Enquanto a Califórnia tem o Vale do Silício, o Agreste tem o que os desenvolvedores de Caruaru chamam de Tapioca Valley. Apesar do título aparentemente jocoso, o movimento para consolidação de um parque tecnológico e de empreendedorismo criativo na cidade é sério, já contando com pilares no campo dos games, a exemplo da Mantus.

Segundo o desenvolvedor Filipe Rafael Bezerra, a indústria no interior tem se dedicado a criar um ecossistema favorável ao fomento dos games, com palestras, workshops e game jams. Com quase dois anos de existência, o estúdio caruaruense já tem títulos publicados para plataformas mobile, como Boitatá, versão estilizada do jogo Snake, mas protagonizado pela cobra de fogo do folclore e visual com estética de cordel. Apesar da concorrência global e dificuldade em capitalizar empresas do setor, Bezerra acredita que a indústria local deve passar por um salto de desenvolvimento em alguns anos.

2 perguntas // Thiago de Freitas, diretor de Internacionalização da Associação Nacional de Desenvolvedores de Games

O fato de a Ancine criar edital específico para o setor ajuda a fortalecer a produção de games?

É uma grande vitória e um passo importante para consolidação e amadurecimento da nossa indústria. Assim como já aconteceu com o cinema, que teve bastante incentivos governamentais e hoje já é extremamente mais maduro e capaz de produzir belas obras. Também é um bom passo para que possamos enterrar de vez a velha discussão sobre se videogame é audiovisual ou não. Sim, é audiovisual. Sim, é cultura. E está sendo, finalmente, reconhecido em todas as instâncias possíveis.

No que a indústria nacional precisa avançar?
Um passo de cada vez.
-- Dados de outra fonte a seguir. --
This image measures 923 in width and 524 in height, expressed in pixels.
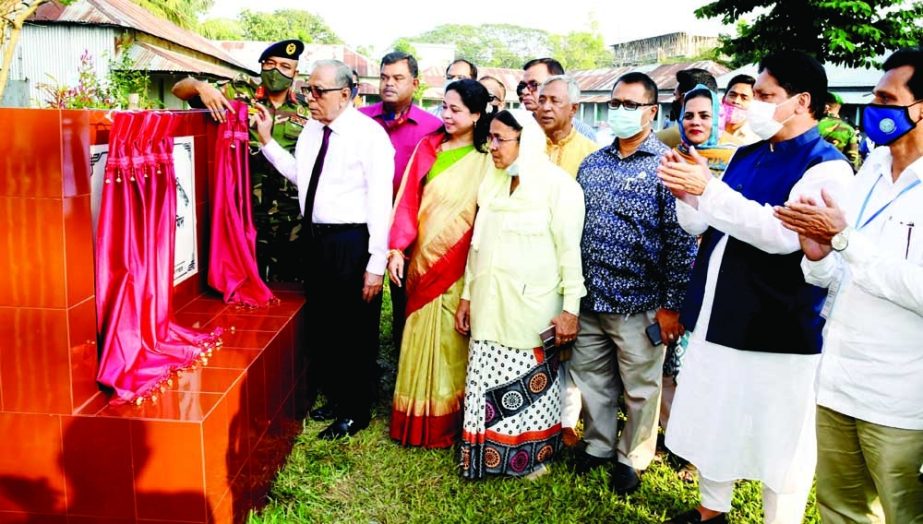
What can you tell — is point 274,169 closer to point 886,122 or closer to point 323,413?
point 323,413

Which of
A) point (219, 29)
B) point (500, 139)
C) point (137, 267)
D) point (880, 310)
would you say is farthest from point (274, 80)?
point (219, 29)

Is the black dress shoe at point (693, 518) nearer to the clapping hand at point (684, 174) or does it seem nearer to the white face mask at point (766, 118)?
the clapping hand at point (684, 174)

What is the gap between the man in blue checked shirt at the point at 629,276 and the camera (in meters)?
3.23

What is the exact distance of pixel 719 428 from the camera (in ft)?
9.17

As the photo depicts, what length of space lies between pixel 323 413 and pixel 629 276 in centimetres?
189

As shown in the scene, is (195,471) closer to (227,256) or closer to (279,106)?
(227,256)

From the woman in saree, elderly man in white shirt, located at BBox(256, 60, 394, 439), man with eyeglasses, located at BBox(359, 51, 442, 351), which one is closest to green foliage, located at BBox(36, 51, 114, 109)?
man with eyeglasses, located at BBox(359, 51, 442, 351)

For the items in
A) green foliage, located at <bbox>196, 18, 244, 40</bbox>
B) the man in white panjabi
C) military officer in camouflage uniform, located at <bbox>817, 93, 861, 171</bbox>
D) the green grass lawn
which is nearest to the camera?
the man in white panjabi

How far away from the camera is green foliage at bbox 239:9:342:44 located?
53812 mm

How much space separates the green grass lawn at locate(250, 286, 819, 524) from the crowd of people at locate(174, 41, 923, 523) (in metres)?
0.09

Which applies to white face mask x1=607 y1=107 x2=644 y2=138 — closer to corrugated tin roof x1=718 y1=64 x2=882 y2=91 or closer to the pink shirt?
the pink shirt

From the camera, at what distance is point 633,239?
324cm

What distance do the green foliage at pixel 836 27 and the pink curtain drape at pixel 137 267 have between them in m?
13.4

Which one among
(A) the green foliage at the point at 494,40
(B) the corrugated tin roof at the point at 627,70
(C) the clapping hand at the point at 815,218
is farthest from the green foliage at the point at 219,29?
(A) the green foliage at the point at 494,40
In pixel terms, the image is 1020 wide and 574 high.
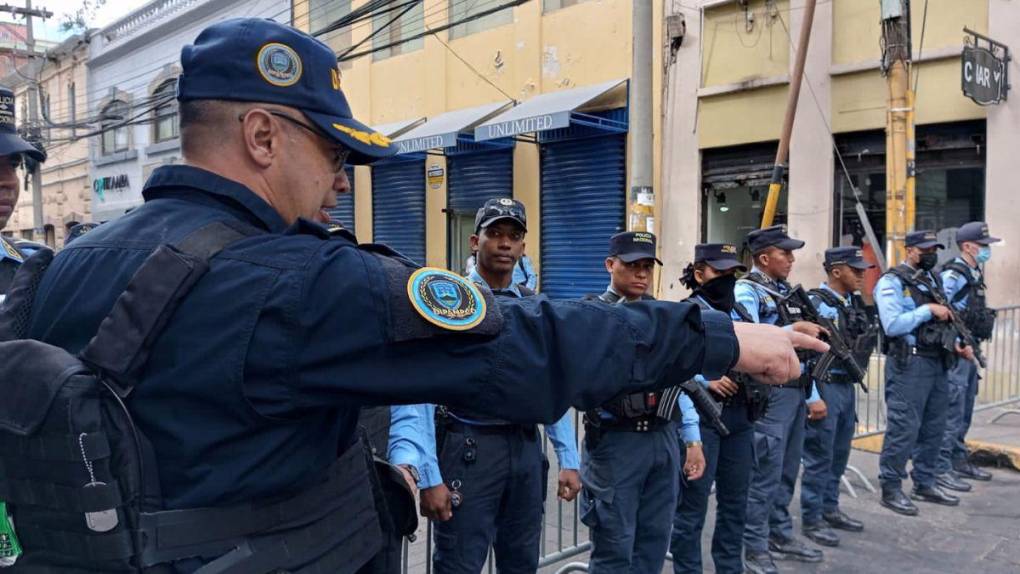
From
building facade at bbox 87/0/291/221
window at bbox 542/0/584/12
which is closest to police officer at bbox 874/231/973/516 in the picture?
window at bbox 542/0/584/12

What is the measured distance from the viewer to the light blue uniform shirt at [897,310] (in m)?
5.78

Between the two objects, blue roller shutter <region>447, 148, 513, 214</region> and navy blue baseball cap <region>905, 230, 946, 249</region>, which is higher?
blue roller shutter <region>447, 148, 513, 214</region>

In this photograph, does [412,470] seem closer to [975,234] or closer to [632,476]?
[632,476]

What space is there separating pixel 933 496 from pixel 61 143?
26031 mm

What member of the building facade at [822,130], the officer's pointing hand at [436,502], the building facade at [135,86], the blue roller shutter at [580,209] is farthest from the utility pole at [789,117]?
the building facade at [135,86]

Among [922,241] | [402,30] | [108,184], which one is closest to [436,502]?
[922,241]

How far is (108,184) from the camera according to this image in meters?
23.4

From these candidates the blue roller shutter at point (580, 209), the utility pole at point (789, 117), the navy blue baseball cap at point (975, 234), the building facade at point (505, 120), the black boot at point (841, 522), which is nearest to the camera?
the black boot at point (841, 522)

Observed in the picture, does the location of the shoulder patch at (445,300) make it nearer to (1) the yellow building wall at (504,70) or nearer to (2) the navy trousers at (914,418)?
(2) the navy trousers at (914,418)

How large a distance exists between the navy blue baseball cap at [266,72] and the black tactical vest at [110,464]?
27 centimetres

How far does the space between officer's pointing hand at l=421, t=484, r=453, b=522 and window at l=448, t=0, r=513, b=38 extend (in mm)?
11503

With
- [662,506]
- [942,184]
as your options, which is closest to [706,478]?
[662,506]

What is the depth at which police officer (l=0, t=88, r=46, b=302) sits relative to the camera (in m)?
3.03

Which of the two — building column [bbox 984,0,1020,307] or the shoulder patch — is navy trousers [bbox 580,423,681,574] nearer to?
the shoulder patch
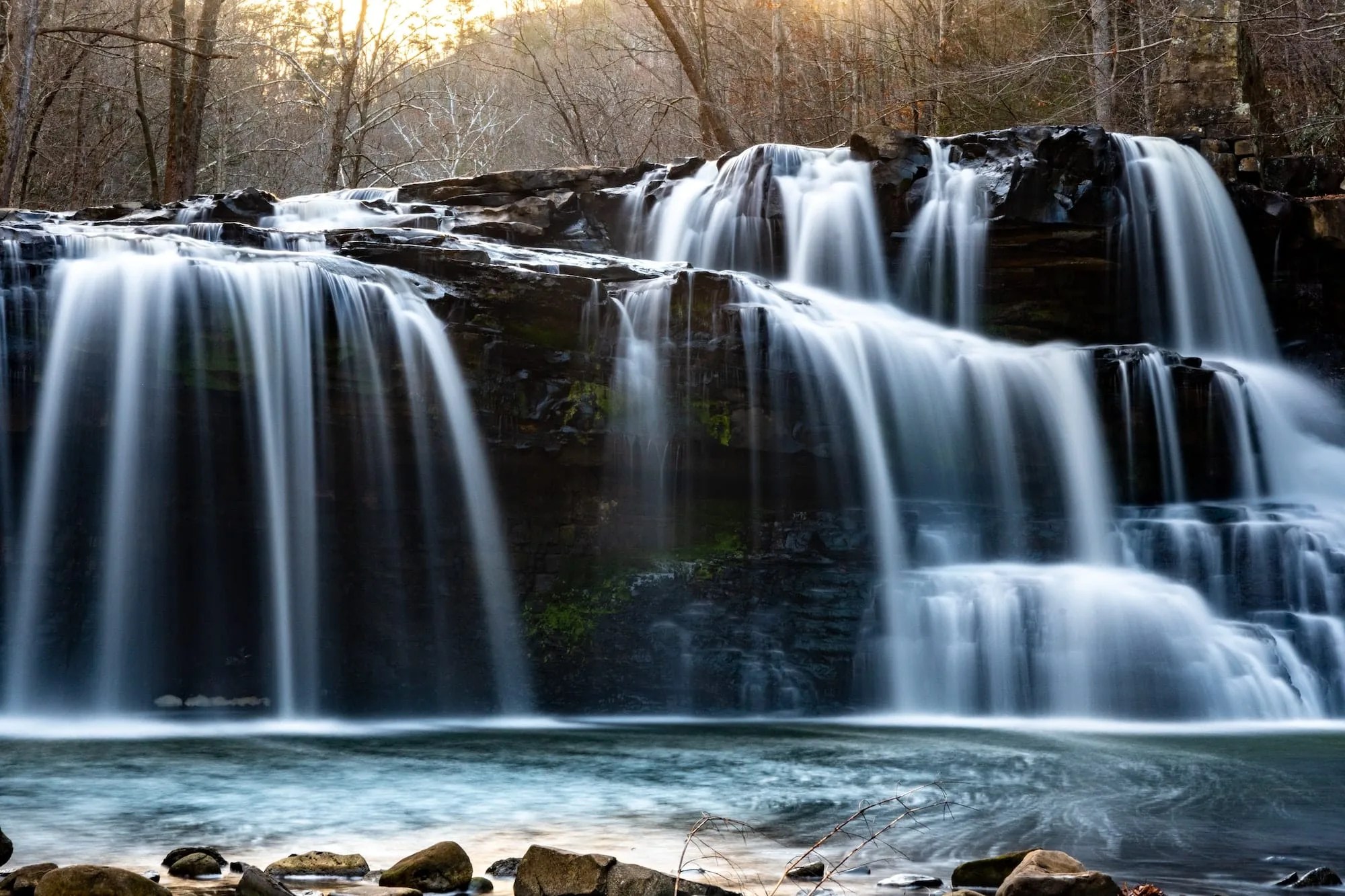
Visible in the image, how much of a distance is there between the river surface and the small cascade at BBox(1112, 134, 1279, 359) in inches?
261

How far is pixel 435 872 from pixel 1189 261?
13042mm

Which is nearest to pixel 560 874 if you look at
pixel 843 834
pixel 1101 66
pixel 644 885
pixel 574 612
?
pixel 644 885

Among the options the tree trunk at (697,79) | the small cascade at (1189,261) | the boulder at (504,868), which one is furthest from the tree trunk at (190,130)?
the boulder at (504,868)

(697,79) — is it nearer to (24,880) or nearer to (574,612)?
(574,612)

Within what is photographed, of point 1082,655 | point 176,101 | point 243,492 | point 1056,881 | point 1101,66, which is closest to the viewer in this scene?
point 1056,881

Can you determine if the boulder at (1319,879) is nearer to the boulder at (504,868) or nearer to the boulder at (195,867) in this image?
the boulder at (504,868)

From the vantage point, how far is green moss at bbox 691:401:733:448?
1077 centimetres

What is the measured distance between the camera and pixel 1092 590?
9984 mm

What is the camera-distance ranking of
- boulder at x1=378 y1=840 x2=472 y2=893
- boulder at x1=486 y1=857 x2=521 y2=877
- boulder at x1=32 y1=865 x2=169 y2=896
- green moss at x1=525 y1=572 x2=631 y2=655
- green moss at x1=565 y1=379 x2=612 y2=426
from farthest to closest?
green moss at x1=565 y1=379 x2=612 y2=426 < green moss at x1=525 y1=572 x2=631 y2=655 < boulder at x1=486 y1=857 x2=521 y2=877 < boulder at x1=378 y1=840 x2=472 y2=893 < boulder at x1=32 y1=865 x2=169 y2=896

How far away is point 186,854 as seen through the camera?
4.41 meters

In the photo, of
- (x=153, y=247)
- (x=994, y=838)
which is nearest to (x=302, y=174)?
(x=153, y=247)

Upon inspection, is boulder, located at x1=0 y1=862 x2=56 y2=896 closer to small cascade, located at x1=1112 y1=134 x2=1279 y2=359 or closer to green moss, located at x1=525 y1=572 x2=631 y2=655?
green moss, located at x1=525 y1=572 x2=631 y2=655

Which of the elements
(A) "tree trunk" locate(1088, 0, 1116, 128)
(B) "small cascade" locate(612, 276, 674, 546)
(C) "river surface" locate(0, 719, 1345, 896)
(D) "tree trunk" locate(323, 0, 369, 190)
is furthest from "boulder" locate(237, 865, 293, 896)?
(D) "tree trunk" locate(323, 0, 369, 190)

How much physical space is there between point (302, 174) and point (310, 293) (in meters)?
30.8
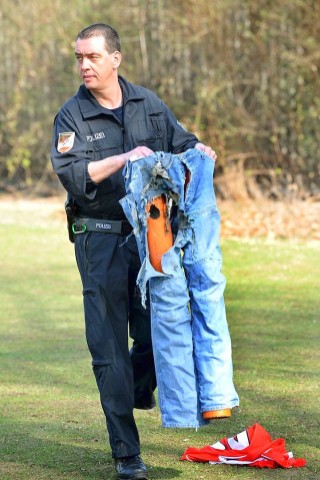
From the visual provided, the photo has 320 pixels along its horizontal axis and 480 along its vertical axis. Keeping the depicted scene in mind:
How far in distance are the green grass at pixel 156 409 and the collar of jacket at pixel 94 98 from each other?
1710mm

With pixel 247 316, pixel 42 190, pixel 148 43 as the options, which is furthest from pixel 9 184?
pixel 247 316

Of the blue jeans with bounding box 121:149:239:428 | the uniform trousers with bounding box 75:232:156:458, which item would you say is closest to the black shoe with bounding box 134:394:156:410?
the uniform trousers with bounding box 75:232:156:458

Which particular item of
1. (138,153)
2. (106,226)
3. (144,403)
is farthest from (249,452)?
(138,153)

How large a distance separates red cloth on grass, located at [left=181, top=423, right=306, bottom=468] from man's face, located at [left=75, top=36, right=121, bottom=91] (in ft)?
6.05

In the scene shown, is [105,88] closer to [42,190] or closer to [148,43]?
[148,43]

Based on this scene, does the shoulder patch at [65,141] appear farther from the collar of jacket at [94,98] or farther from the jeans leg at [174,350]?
the jeans leg at [174,350]

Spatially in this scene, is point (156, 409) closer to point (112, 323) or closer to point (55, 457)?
point (55, 457)

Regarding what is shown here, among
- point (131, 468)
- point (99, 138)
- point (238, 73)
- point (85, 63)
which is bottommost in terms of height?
point (131, 468)

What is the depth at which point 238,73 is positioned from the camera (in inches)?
701

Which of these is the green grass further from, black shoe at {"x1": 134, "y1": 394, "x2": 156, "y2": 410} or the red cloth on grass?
black shoe at {"x1": 134, "y1": 394, "x2": 156, "y2": 410}

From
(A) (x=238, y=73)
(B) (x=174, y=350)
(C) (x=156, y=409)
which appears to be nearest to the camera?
(B) (x=174, y=350)

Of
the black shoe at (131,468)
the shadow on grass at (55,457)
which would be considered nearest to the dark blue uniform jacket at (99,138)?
the black shoe at (131,468)

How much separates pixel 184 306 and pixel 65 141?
37.4 inches

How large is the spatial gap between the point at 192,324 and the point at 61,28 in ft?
50.6
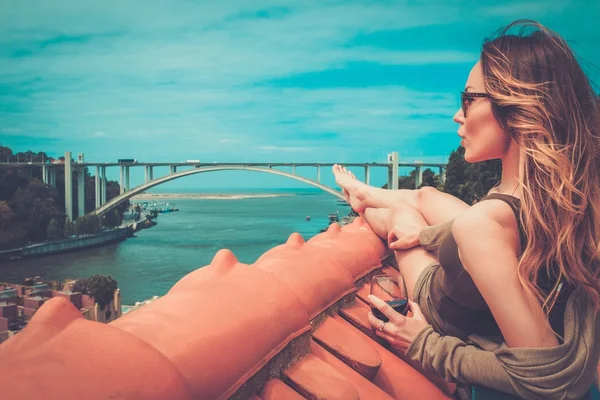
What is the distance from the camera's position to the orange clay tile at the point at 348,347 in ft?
2.74

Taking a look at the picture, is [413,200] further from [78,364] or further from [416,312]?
[78,364]

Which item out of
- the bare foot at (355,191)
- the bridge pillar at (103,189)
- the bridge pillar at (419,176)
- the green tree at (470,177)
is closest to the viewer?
the bare foot at (355,191)

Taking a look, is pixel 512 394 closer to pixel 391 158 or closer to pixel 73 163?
pixel 391 158

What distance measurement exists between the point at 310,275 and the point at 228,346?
34 centimetres

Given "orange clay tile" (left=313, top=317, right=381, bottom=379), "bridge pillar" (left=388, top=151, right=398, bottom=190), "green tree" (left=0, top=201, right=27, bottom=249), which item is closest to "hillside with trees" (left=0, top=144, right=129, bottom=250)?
"green tree" (left=0, top=201, right=27, bottom=249)

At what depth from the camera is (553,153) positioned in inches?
28.2

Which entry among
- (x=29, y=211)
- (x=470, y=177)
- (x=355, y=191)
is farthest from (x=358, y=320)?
(x=29, y=211)

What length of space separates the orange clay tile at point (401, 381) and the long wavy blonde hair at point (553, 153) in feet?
0.92

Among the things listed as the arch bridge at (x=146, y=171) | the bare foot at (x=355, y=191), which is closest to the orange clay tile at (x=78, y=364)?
the bare foot at (x=355, y=191)

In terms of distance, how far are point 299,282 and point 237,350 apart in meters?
0.29

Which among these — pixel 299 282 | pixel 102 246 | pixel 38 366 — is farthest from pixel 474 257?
pixel 102 246

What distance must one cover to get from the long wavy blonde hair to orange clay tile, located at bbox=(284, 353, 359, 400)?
26cm

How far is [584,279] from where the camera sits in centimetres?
72

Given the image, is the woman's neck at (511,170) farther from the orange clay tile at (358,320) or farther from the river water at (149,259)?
the river water at (149,259)
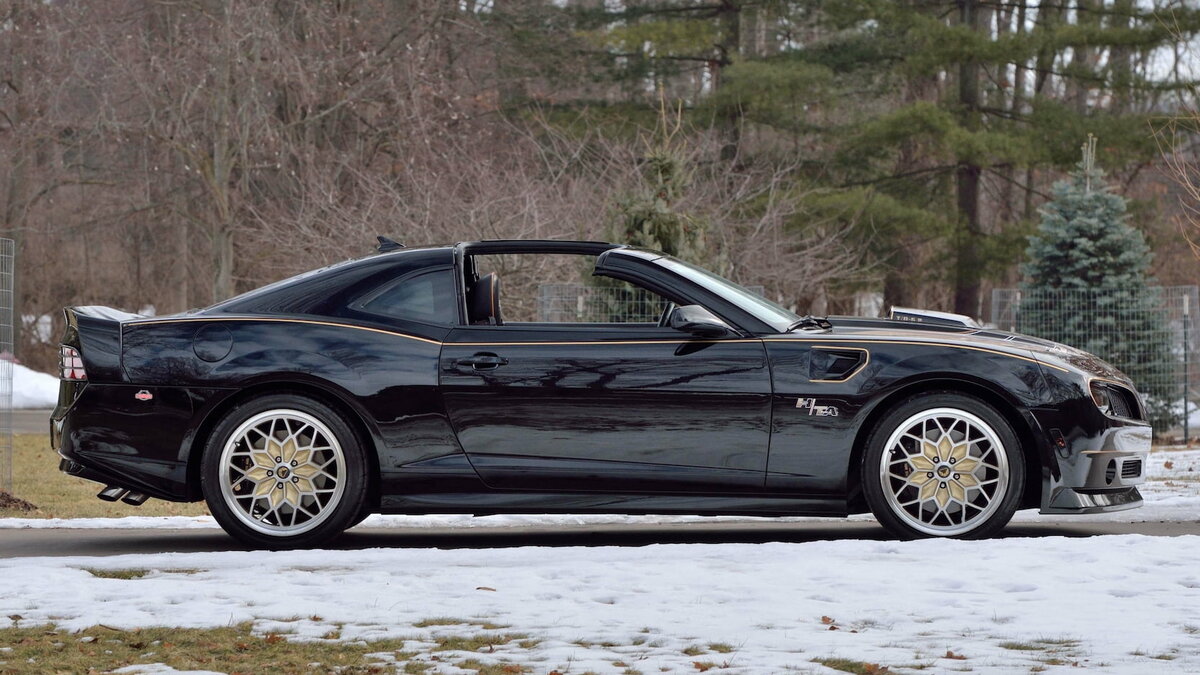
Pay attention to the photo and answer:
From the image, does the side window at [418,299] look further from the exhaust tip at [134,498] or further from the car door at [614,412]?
the exhaust tip at [134,498]

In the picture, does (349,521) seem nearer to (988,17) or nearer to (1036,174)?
(988,17)

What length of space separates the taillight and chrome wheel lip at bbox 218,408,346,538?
2.66ft

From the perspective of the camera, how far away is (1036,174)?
44469 millimetres

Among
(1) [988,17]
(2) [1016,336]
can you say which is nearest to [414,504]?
(2) [1016,336]

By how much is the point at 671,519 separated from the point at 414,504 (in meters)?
2.27

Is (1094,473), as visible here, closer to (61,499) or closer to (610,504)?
(610,504)

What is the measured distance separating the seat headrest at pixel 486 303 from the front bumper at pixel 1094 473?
2.73m

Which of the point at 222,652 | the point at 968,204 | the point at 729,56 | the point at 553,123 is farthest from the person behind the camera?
the point at 729,56

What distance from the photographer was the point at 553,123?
1316 inches

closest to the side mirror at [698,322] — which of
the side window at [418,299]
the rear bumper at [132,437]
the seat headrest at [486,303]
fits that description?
the seat headrest at [486,303]

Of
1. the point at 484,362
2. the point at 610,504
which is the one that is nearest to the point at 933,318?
the point at 610,504

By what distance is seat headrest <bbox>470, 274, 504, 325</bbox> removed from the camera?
25.4 ft

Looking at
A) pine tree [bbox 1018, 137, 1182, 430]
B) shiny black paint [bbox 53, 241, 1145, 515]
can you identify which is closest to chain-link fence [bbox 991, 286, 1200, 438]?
pine tree [bbox 1018, 137, 1182, 430]

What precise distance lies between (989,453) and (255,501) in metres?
3.45
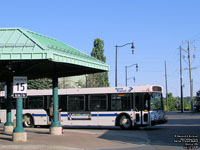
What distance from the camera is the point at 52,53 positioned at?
1369 cm

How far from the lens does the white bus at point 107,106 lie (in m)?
24.6

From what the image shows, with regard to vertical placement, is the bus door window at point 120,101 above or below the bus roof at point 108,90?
below

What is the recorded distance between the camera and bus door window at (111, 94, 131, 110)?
25.0 meters

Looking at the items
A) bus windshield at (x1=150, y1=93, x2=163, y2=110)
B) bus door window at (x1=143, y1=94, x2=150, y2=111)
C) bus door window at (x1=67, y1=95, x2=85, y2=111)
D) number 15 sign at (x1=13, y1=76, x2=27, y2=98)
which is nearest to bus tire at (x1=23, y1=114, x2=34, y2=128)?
bus door window at (x1=67, y1=95, x2=85, y2=111)

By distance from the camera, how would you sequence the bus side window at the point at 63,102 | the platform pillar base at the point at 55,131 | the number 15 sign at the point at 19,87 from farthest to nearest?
the bus side window at the point at 63,102 < the platform pillar base at the point at 55,131 < the number 15 sign at the point at 19,87

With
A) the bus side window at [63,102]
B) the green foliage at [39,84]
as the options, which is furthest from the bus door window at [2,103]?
the green foliage at [39,84]

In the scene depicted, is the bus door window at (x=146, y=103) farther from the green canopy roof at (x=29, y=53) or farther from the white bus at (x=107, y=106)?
the green canopy roof at (x=29, y=53)

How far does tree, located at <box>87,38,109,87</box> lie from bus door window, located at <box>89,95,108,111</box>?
3848 cm

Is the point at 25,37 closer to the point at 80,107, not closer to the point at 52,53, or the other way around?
the point at 52,53

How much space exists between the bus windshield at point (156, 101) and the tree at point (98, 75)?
39.2 m

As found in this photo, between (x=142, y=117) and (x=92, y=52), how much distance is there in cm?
4487

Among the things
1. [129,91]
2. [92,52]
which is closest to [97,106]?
[129,91]

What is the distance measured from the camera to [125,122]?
82.0 feet

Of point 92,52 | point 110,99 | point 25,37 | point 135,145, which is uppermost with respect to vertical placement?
point 92,52
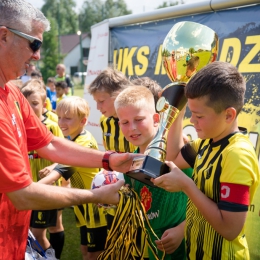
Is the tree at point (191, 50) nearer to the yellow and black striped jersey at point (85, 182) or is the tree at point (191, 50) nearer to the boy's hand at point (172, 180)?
the boy's hand at point (172, 180)

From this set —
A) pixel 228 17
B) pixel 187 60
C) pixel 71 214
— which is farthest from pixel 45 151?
pixel 71 214

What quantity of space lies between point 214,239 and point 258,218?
1.42m

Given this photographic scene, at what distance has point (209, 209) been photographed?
1788 millimetres

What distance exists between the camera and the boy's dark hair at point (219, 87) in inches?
71.7

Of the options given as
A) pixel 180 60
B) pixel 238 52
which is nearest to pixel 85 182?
pixel 180 60

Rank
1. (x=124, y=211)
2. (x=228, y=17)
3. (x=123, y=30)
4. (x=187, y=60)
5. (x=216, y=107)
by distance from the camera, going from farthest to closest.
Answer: (x=123, y=30)
(x=228, y=17)
(x=187, y=60)
(x=124, y=211)
(x=216, y=107)

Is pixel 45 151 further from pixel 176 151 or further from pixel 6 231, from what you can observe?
pixel 176 151

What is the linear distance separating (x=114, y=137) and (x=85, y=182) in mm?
513

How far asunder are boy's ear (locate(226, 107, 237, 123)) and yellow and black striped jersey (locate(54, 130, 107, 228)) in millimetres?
1839

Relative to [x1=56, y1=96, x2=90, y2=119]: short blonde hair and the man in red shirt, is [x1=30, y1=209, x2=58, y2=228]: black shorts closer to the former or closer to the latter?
[x1=56, y1=96, x2=90, y2=119]: short blonde hair

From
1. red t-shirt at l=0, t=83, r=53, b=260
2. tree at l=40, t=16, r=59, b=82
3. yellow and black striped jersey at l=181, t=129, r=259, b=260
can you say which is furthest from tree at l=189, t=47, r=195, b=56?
tree at l=40, t=16, r=59, b=82

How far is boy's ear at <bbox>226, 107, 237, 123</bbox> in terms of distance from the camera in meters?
1.82

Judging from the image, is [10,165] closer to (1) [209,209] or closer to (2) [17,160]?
(2) [17,160]

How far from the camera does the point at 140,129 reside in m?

A nossa indústria ainda carece de outras coisas, como profissionais especializados, cursos voltados para o mercado e mais aproximação com o mundo acadêmico, para que possam entender demandas e preparar os futuros profissionais para ocupar as vagas que não param de surgir, seguindo na contramão da economia atual. Mas tudo isso começa com o primeiro passo, que é dar apoio e incentivar a indústria através de editais próprios e outras iniciativas, como termos acesso a uma linha própria da Lei Rouanet, que é o caso agora. Vale salientar que, ao contrário do cinema nacional, a nossa indústria já nasceu internacionalizada, tendo em vista que a distribuição do produto globalmente é mais fácil e existe quantidade infinita de publishers (publicadoras de jogos) procurando títulos para explorar comercialmente, o que nos garante mais possibilidade de retorno.